Я тяжело выдохнула. Но как же достало вечно оправдываться перед этими сильными мира сего. Он, видите ли, зять, она – дочь! А я рожей не вышла. И чем, интересно, провинилась? Тем, что полюбила не того человека? Тем, что имела наглость понравиться ему?
– Когда, когда ты сказала? – вдруг резко остановился Коган. – Четыре года назад? – И понимание на его лице не заставило себя ждать. – Так это он?! Отец твоего ребёнка?
Проклятье!
– Да, – встала я. – Но он об этом не знает. И я, надеюсь, если узнает, то не от вас. На моей работе это никак не отразится, обещаю. Ваше поручение я выполню в точности. К следующей менструации эта мнимая беременная планирует инсценировать выкидыш, значит, инсценируем. И на этом, надеюсь, моя миссия будет закончена. Гарантировать женится он на ней или нет, я не могу. Но всё, что от меня потребуется как от врача, сделаю на высшем уровне.

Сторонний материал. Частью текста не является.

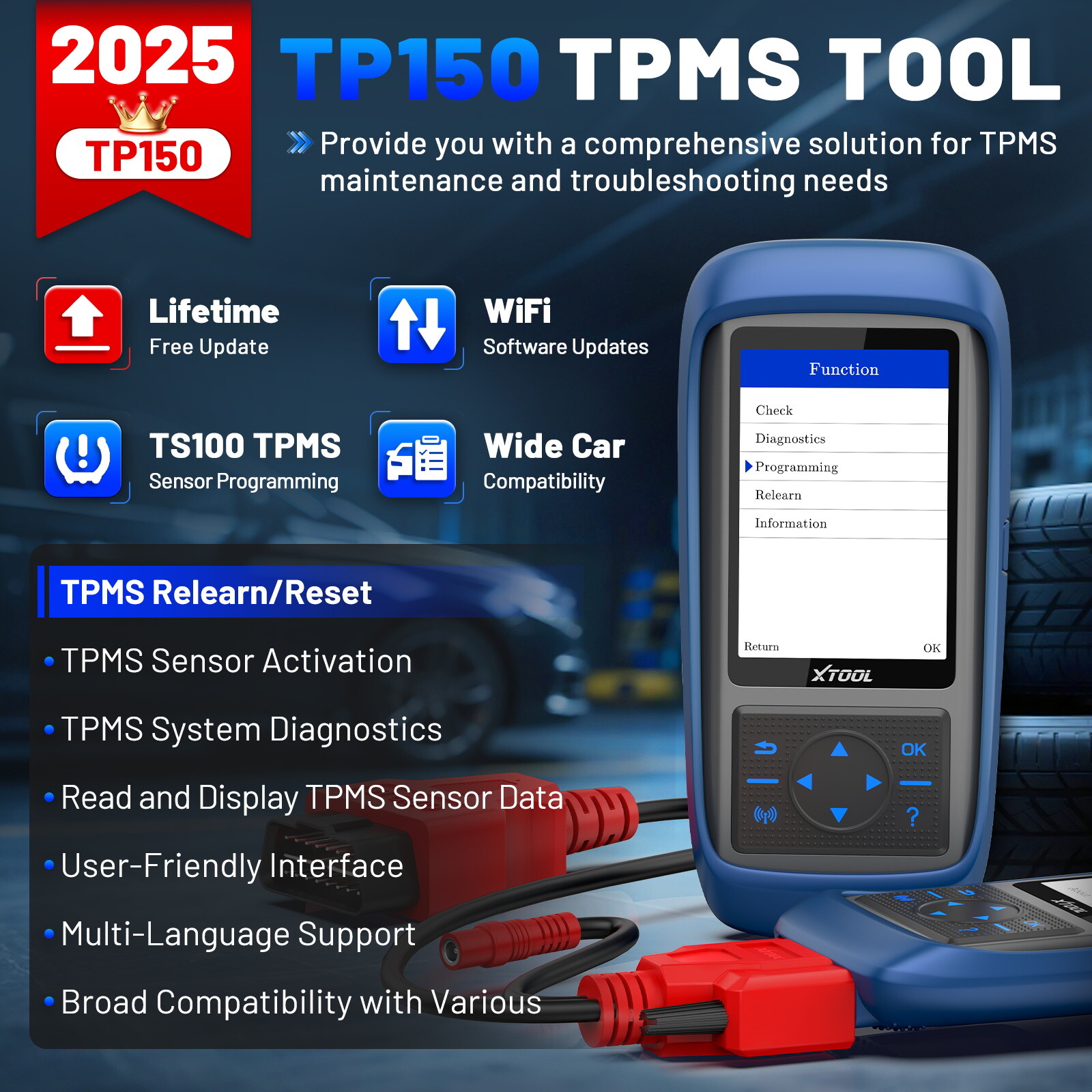 XTOOL TP150 OBD2 Scanner Diagnostic Tool TPMS Programming Relearn Activatation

– Так ей нужна эта беременность, чтобы он женился? – с пониманием скривился Коган.
– Так по крайней мере она сказала мне.
– Ну вот, – злорадно усмехнулся он, – а говоришь, не обсуждали свадьбу. Ладно, идите, Эльвира Алексеевна. Никогда бы не подумал, что это скажу, но никак я не ожидал, что моя лучшая студентка, врач, – потряс он пальцем, – и будет по гостиницам… бингерлѐ устраивать.
Брезгливо скривился. И это его бингерлѐ тоже обидно резануло.
Загадочным словом, что с немецкого можно перевести как «трали-вали» профессор Коган, а до него только император Александр Второй и его фаворитка княжна Долгорукова называли то, что мы сейчас смело называем секс или используем другие современные эвфемизмы плотских утех.
– Станислав Владиславович, – едва не заскрипела я зубами, – да не ходили мы в гостиницу, я на лекцию опаздывала, а он…
– Иди уже! – рявкнул он. – Иди, Эльвира с глаз моих долой. Но знай, если мы из-за тебя не получим денег. А мы их явно не получим, если этот Верейский не женится на девчонке Пашутина. То предупреждаю: белого света тебе будет мало. Не подводи меня!
Я онемела, глядя в его налившееся кровью лицо, на сбившуюся в сторону бабочку.
– Давай, давай! – он вытолкал меня за дверь, не дав возразить. Но я услышала, как он добавил. – Не война вроде, в мирное время живём, а взяли моду рожать «для себя», безотцовщину плодить.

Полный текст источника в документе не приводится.